> _Tasks_:
**1.** Copy out the whole text on planning use classes word for word.
**2.** Turn the rows into a JSON list of strings, one string per line, leaving out blank lines. Cover only the lines from the one containing "How far is the" through the last line of the rows, both included.

--- Source ---

Class B — Industrial and storage

Class B2 is general industrial use — manufacturing, processing, and similar operations that are not light industrial. Class B8 is storage and distribution. These classes do not benefit from the flexibility of Class E. Converting a B2 industrial unit or B8 warehouse to residential use requires planning permission and is assessed against local housing policies — it will not be permitted development in most cases.

Class F — Local community and learning

Class F1 covers learning and non-residential institutions — schools, training centres, libraries, museums, galleries, public halls, places of worship, and law courts. Class F2 covers local community uses — local shops under 280 square metres, community halls, outdoor sport and recreation, and swimming pools. These uses are protected from the flexibility of Class E to preserve local community facilities.

Sui Generis — outside any class

Some uses are defined as Sui Generis — meaning they sit outside any use class entirely. Any change to or from a Sui Generis use requires planning permission. Sui Generis uses include petrol stations, car showrooms, nightclubs, theatres, betting shops, payday loan shops, casinos, large HMOs (7+ occupants), hostels, and scrap yards. The list is specific — if a use is not in any class, assume it is Sui Generis.

--- Material provided ---

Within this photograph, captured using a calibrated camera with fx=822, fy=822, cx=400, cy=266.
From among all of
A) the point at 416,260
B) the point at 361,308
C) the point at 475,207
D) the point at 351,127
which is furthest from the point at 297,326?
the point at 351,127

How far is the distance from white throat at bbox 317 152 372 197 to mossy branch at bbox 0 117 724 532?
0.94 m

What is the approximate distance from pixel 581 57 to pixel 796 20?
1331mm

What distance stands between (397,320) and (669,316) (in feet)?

---

> _Expected answers_:
**1.**
Class B — Industrial and storage

Class B2 is general industrial use — manufacturing, processing, and similar operations that are not light industrial. Class B8 is storage and distribution. These classes do not benefit from the flexibility of Class E. Converting a B2 industrial unit or B8 warehouse to residential use requires planning permission and is assessed against local housing policies — it will not be permitted development in most cases.

Class F — Local community and learning

Class F1 covers learning and non-residential institutions — schools, training centres, libraries, museums, galleries, public halls, places of worship, and law courts. Class F2 covers local community uses — local shops under 280 square metres, community halls, outdoor sport and recreation, and swimming pools. These uses are protected from the flexibility of Class E to preserve local community facilities.

Sui Generis — outside any class

Some uses are defined as Sui Generis — meaning they sit outside any use class entirely. Any change to or from a Sui Generis use requires planning permission. Sui Generis uses include petrol stations, car showrooms, nightclubs, theatres, betting shops, payday loan shops, casinos, large HMOs (7+ occupants), hostels, and scrap yards. The list is specific — if a use is not in any class, assume it is Sui Generis.

**2.**
[
  "How far is the distance from white throat at bbox 317 152 372 197 to mossy branch at bbox 0 117 724 532?",
  "0.94 m",
  "What is the approximate distance from pixel 581 57 to pixel 796 20?",
  "1331mm",
  "What distance stands between (397,320) and (669,316) (in feet)?"
]